Upper Trout Creek

The Columbia Gorge has one of the highest concentrations of quality whitewater in the United States, and Trout Creek lands somewhere near the top of the list. Trout is a tributary of the Upper Wind River, and the two are very similar in character. If you have paddled some of the harder stuff in the area you will enjoy this run, which is harder that the Upper Wind or Farmlands, but easier than the Green Truss or Little White.

The only difference between Trout and the aforementioned runs is access. The road to Trout Creek is often snowed in when it has water in it, so if you want to paddle this creek timing is everything: it runs in the early fall after heavy rains, or in the spring during the snowmelt event. Every spring we repeatedly send hapless road probes up FR 43 as the weekends approach and the snow is melting...

Non-Probe: (usually me)
"Is the road to Trout clear yet??"

Road Probe:(probably Pete)
"Nah, I hit snow two miles from the put-in..."

(Two weeks later)

Me:
"Is the road to Trout clear yet??"

Pete the road probe:
"No, I hit snow one mile from the put-in."

... and so on.

The put-in for this run is deceptively placid, giving little indication of the serious gradient waiting downstream. We put in on one of those wonderful Northwest spring days, when the air was somehow warm and crisp at the same time, and spirits were high as we were on the brink of another spring paddling season.

The put-in for Upper Trout creek, shot from the road bridge.

There are two things about this run that stayed with me after I did it. First of all, the scenery is great. The creek winds it's way down through one of those thick, lush Pacific Northwest rainforests that are becoming all too rare these days. The second thing is the incremental nature of the run. It starts out as class I, eases into slippery class II boulder gardens, then a class III or two, and then you reach the good stuff, which eventually builds into a non-stop series of IV to V boulder gardens. The gradient in the meat of the run is about 195 fpm, which translates into a great day of creekboating!

We actually had to portage a log in the first really steep boulder garden, so stay on your toes. The wood is pretty easy to see from above, and it might be runnable but we didn't bother.
Below this drop the rapids got progressively more massive, until we finally reached the point where we no longer felt comfortable boat scouting.

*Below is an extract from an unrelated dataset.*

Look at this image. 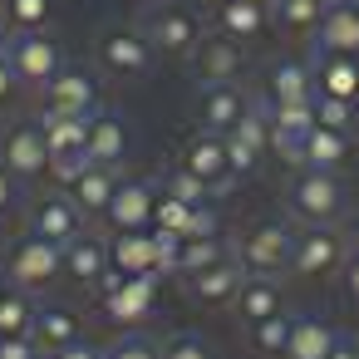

Pete gives Steve verbal instructions on how to run the next drop.
The rapid in the background is the last drop we felt comfortable boat-scouting on Upper Trout.

There were a wonderful variety of boulder gardens on this run, and we were all quite surprised at how much we enjoyed it. If you have paddled the harder runs in the gorge, you really shouldn't miss this creek!

Steve Stuckmeyer, somewhere in the middle of the steep section of Upper Trout.

Steve again, running a fun drop downstream.

Steve waits in an eddy while Pete cruises down a fun drop somewhere in the crux section

All too soon the boulder gardens eased off and we could see the take-out bridge below. There was one more nice rapid leading up to the bridge, which is where the Pacific Crest Trail Crosses the creek. We are definitely looking forward to our next trip down this run, which turned out to be another classic Columbia Gorge creek!

FLOWS and BETA:
Most paddlers use a boulder at the take-out bridge as a gauge. The boulder has a 'cup' in it, and you can figure out the relative gnarliness of this creek by the position of the water in relation to the cup.

I have run the creek at both of the flows shown in the photo below.

The picture on the left was taken the day the photos on this site were taken. The water was about 8-10 inches below the 'cup'. This is the minimum flow for Upper Trout, about 150 cfs. At this flow, one of the last boulder gardens was almost too low to run.

The picture on the right was taken when the creek had about 500 cfs in it, very pushy and demanding. At this flow the crux section was solid class five, no mistakes allowed, big holes, some pretty hard moves to avoid significant hazards.

The moral of the story is: If the cup has water flowing into it, you'd better be on your game!
Unless you know the creek well, a good first-time flow is somewhere between these two extremes.

The gauge rock at the take out bridge, taken at a minimum, class IV flow (left) and a class V flow (right).